## Provided text
Afterwards I had a party in my courtyard in the Village. José came to apologize. He said, “I really thought we’d get in trouble.” I said, “Well, since what we were doing was innocent, what trouble could we have? Seymour or New Directions would have bailed us out if we’d been arrested.”

New York was full of it for weeks. Nobody quite knew what had happened. Nor did the
New York Times.
We never told them. We never let on.

And with the way fact turns into fiction with each retelling, a week or so later, I heard that the Museum of Modern Art had staged a preview in the garden to advertise Roland Petit’s Ballets de Paris that was coming to town. Then years later—years later—I went to a dinner party in London and I had to almost bite my tongue off. There was a young woman there who said, “When I was studying in New York, I went to this wonderful birthday party in honor of Edith Sitwell at the Museum of Modern Art.”

*

Oh, there were parties, parties, parties, parties. But for me, almost anything is reason for a party. The first tulips in spring: have a party. The first green peas are in: have a party. I just think that way. That’s how I think. The reason I have never had more than ten dollars to my name—if I had ten dollars, I gave a party. If I had two hundred dollars, I gave a very good party.

So when Dylan Thomas came to New York, I had a party.

During the war, when I was in Alaska and the Aleutians, I subscribed to a magazine published by the University of Illinois at Urbana called
Accent.
That’s where I read my first Eudora Welty story, about a black midwife, and I flipped. Then in the next issue there were these poems by this young Welsh poet named Dylan Thomas, and they said that his book had come out in ’38 or ’39 and was called
Fifteen Poems.
What I liked about those poems was that they were fresh and youthful. We get so much of that “I’m unhappy in the suburbs in spite of the steam heat and my new polka-dot tie.” I get so sick of that kind of American poetry. It’s as though the eternal themes are unavailable to some of these college professors and darling children. Oh so sensitive. Oh so unhappy in the steam-heated suburbs. I can’t take it. What I loved about Thomas’s poems was a kind of sideswipe quality, as though he heard words differently, as though he spoke words differently. He was born and raised in Wales; naturally his English would be different, as a Southern writer’s English would be different. I flipped. I mean, wowee. So then I tried to find that
Fifteen Poems
or
Eighteen Poems
or whatever that book was called. Never could find it.

## Data provided
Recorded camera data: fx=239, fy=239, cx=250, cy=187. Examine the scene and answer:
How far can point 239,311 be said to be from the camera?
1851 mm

## Task objective
Copy out the passage about giving parties and first reading Dylan Thomas, word for word and in full.

## Finished answer
Afterwards I had a party in my courtyard in the Village. José came to apologize. He said, “I really thought we’d get in trouble.” I said, “Well, since what we were doing was innocent, what trouble could we have? Seymour or New Directions would have bailed us out if we’d been arrested.”

New York was full of it for weeks. Nobody quite knew what had happened. Nor did the
New York Times.
We never told them. We never let on.

And with the way fact turns into fiction with each retelling, a week or so later, I heard that the Museum of Modern Art had staged a preview in the garden to advertise Roland Petit’s Ballets de Paris that was coming to town. Then years later—years later—I went to a dinner party in London and I had to almost bite my tongue off. There was a young woman there who said, “When I was studying in New York, I went to this wonderful birthday party in honor of Edith Sitwell at the Museum of Modern Art.”

*

Oh, there were parties, parties, parties, parties. But for me, almost anything is reason for a party. The first tulips in spring: have a party. The first green peas are in: have a party. I just think that way. That’s how I think. The reason I have never had more than ten dollars to my name—if I had ten dollars, I gave a party. If I had two hundred dollars, I gave a very good party.

So when Dylan Thomas came to New York, I had a party.

During the war, when I was in Alaska and the Aleutians, I subscribed to a magazine published by the University of Illinois at Urbana called
Accent.
That’s where I read my first Eudora Welty story, about a black midwife, and I flipped. Then in the next issue there were these poems by this young Welsh poet named Dylan Thomas, and they said that his book had come out in ’38 or ’39 and was called
Fifteen Poems.
What I liked about those poems was that they were fresh and youthful. We get so much of that “I’m unhappy in the suburbs in spite of the steam heat and my new polka-dot tie.” I get so sick of that kind of American poetry. It’s as though the eternal themes are unavailable to some of these college professors and darling children. Oh so sensitive. Oh so unhappy in the steam-heated suburbs. I can’t take it. What I loved about Thomas’s poems was a kind of sideswipe quality, as though he heard words differently, as though he spoke words differently. He was born and raised in Wales; naturally his English would be different, as a Southern writer’s English would be different. I flipped. I mean, wowee. So then I tried to find that
Fifteen Poems
or
Eighteen Poems
or whatever that book was called. Never could find it.